E-zwolnienia: zalety i wady
Od 1 stycznia lekarze będą mogli wystawiać elektroniczne zwolnienia lekarskie. Od 2018 roku papierowe zwolnienia mają całkowicie zniknąć. To ma być wygoda i dla pacjentów i dla lekarzy i dla pracodawców.
2015-12-31, 13:50
Posłuchaj
Powinniśmy iść w stronę informatyzacji służby zdrowia, bo to ułatwi pracę wszystkim zainteresowanym - mówi Grzegorz Byszewski, ekspert Pracodawców RP.

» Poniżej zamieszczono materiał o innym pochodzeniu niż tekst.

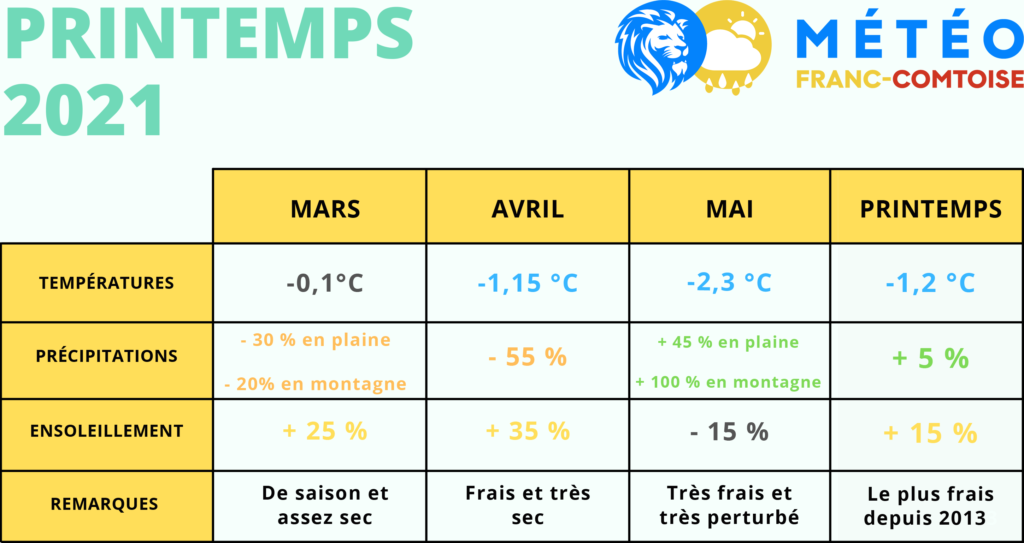 PRINTEMPS 2021

MÉTÉO FRANC-COMTOISE

| | MARS | AVRIL | MAI | PRINTEMPS |
|---|---|---|---|---|
| TEMPÉRATURES | -0,1°C | -1,15 °C | -2,3 °C | -1,2 °C |
| PRÉCIPITATIONS | - 30 % en plaine - 20% en montagne | - 55 % | + 45 % en plaine + 100 % en montagne | + 5 % |
| ENSOLEILLEMENT | + 25 % | + 35 % | - 15 % | + 15 % |
| REMARQUES | De saison et assez sec | Frais et très sec | Très frais et très perturbé | Le plus frais depuis 2013 |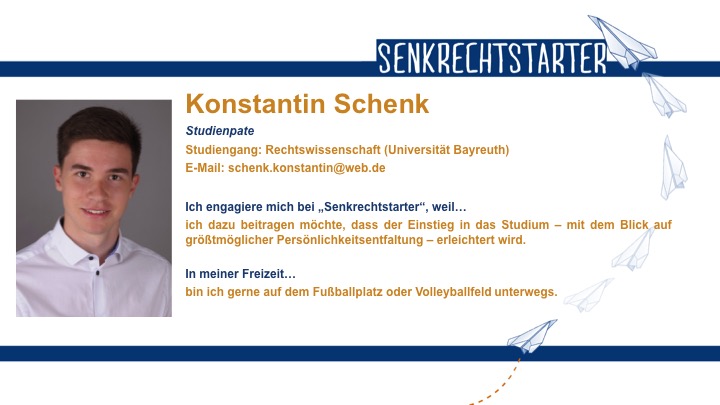 SENKRECHTSTARTER

Konstantin Schenk

Studienpate

Studiengang: Rechtswissenschaft (Universität Bayreuth)

E-Mail: schenk.konstantin@web.de

Ich engagiere mich bei „Senkrechtstarter“, weil…

ich dazu beitragen möchte, dass der Einstieg in das Studium – mit dem Blick auf größtmöglicher Persönlichkeitsentfaltung – erleichtert wird.

In meiner Freizeit…

bin ich gerne auf dem Fußballplatz oder Volleyballfeld unterwegs.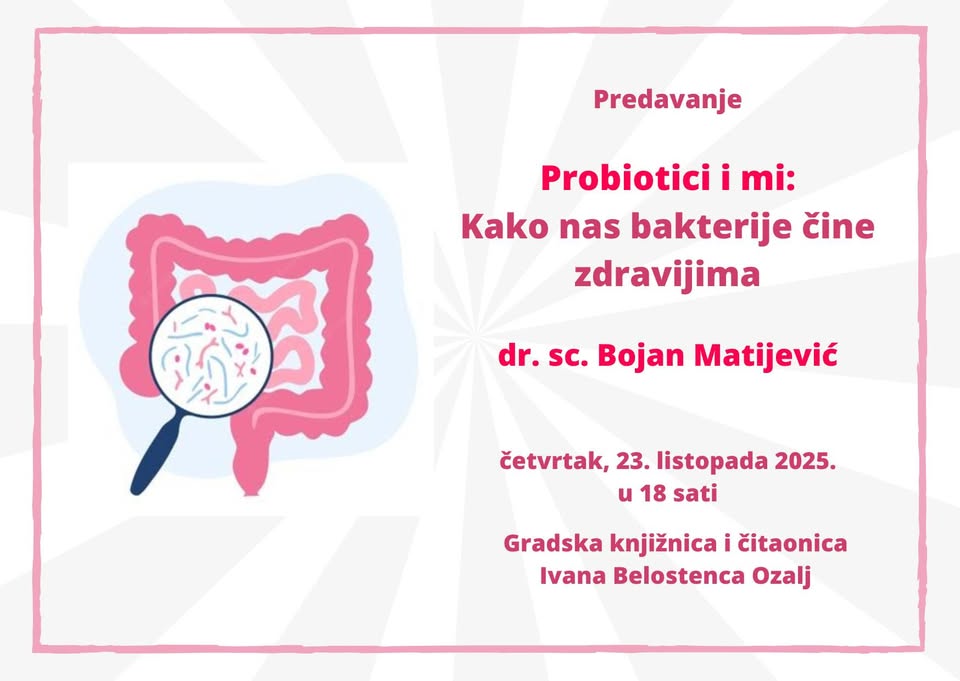 Predavanje

Probiotici i mi:
Kako nas bakterije čine zdravijima

dr. sc. Bojan Matijević

četvrtak, 23. listopada 2025.
u 18 sati

Gradska knjižnica i čitaonica
Ivana Belostenca Ozalj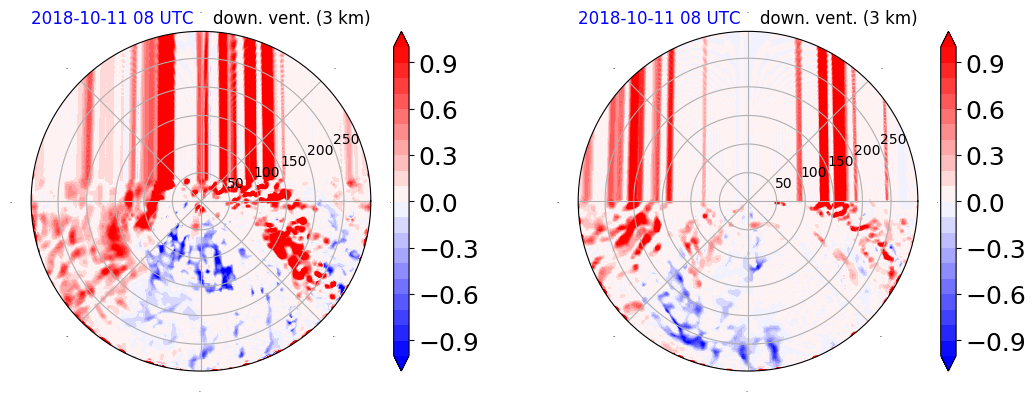 2018-10-11 08 UTC down. vent. (3 km)

50
100
150
200
250

0.9
0.6
0.3
0.0
−0.3
−0.6
−0.9

2018-10-11 08 UTC down. vent. (3 km)

50
100
150
200
250

0.9
0.6
0.3
0.0
−0.3
−0.6
−0.9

- Pracodawcy będą otrzymywali szybciej informacje o tym, że pracownik jest chory. Dziś pracownik ma 7 dni na doniesienie zwolnienia lekarskiego. Po zmianach pracodawca będzie mógł formalnie szybciej zacząć szukać zastępstwa. Jeśli chodzi o lekarzy, to nowe zwolnienia mają zmniejszyć biurokrację. Lekarze musieli wypełniać druki ręcznie i raz w tygodniu chodzić na pocztę i te druki wysyłać - wyjaśnia gość radiowej Jedynki.
Brakuje komputerów
Barierą może jednak brak komputerów czy internetu, zwłaszcza w małych miejscowościach.
- Większość zwolnień wystawiają lekarze rodzinni. Sposób rozliczania z Narodowym Funduszem Zdrowia nie zmusza do posiadania komputera na biurku. To oznacza, że w pierwszym okresie zwolnień nowego typu nie będzie dużo. Zatem będzie czas na dopracowanie nowego systemu. I gdy e-zwolnień będzie już dużo, system będzie już bardzo sprawny - przekonuje gość.
Duże opóźnienia
REKLAMA
W ramach platformy e-zdrowie miała też być uruchomiona e-recepta, e-skierowanie czy internetowe konto pacjenta. Na razie wiadomo, że opóźnienia w realizacji programu są tak ogromne, że skończenie go jest praktycznie niemożliwe. Zdaniem Grzegorza Byszewskiego od początku nie do końca był przemyślany sposób realizacji przetargu na stworzenie platformy.
- Brakowało wyboru firmy, która miałaby te wszystkie systemy splatać i koordynować. Był przetarg na tzw. szynę, która miała w ramach internetowego konta pacjenta wszystko integrować. Firma jednak się wycofała, bo uznała, że nie jest w stanie zrealizować tego projektu. Kolejny ogłoszony przetarg był trzykrotnie droży niż zakładało ministerstwo. Rząd dopłacił, jednak mimo to, ta szyna nie powstała. Zabrakło nadzoru ze strony administracji. We wszystkich zdrożeniach systemów są opóźnienia. Miejmy nadzieję, że nie stracimy dotacji z Unii Europejskiej - przypomina specjalista.
Mijający rok w służbie zdrowia upłynął pod znakiem trzykrotnych zmian na fotelu szefa resortu zdrowia. Wg zapowiedzi nowego ministra Konstantego Radziwiłła, nie wcześniej niż w połowie przyszłego roku ma być zlikwidowany NFZ i wprowadzone finansowanie ochrony zdrowia z budżetu państwa.